> _Exercise brief_:
Once you find the line below that has "Irish jewelry for", output it and every line after it exactly, stopping after the line that has "Fairmont Château Laurier", with no pictures.

> _Study material_:
══════════════════════════════

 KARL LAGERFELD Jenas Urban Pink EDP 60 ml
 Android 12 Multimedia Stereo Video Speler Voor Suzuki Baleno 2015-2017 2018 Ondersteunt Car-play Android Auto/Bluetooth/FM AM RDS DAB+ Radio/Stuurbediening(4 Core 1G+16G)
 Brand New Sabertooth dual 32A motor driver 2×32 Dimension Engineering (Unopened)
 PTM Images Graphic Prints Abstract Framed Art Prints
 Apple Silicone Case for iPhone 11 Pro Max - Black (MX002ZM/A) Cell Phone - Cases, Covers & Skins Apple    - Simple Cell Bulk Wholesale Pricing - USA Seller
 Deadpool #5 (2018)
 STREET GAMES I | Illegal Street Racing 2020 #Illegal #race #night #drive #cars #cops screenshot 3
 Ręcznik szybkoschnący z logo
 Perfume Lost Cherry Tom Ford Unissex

══════════════════════════════

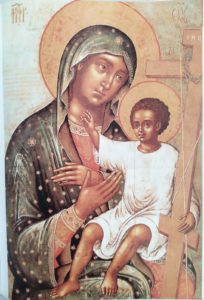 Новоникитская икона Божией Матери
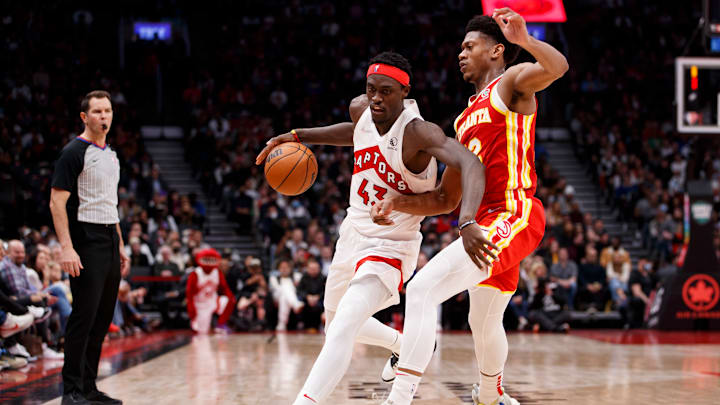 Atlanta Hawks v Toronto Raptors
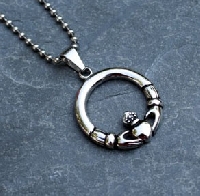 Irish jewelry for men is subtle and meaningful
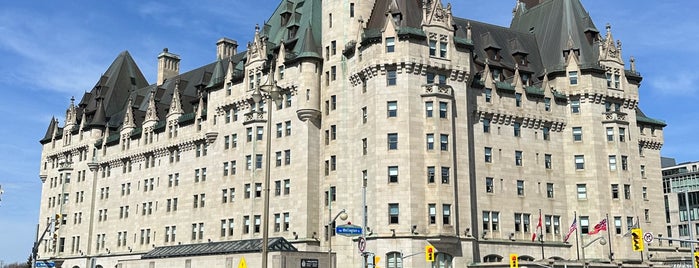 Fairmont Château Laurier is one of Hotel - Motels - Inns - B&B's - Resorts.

══════════════════════════════

> _Answer box_:
 Irish jewelry for men is subtle and meaningful
 Fairmont Château Laurier is one of Hotel - Motels - Inns - B&B's - Resorts.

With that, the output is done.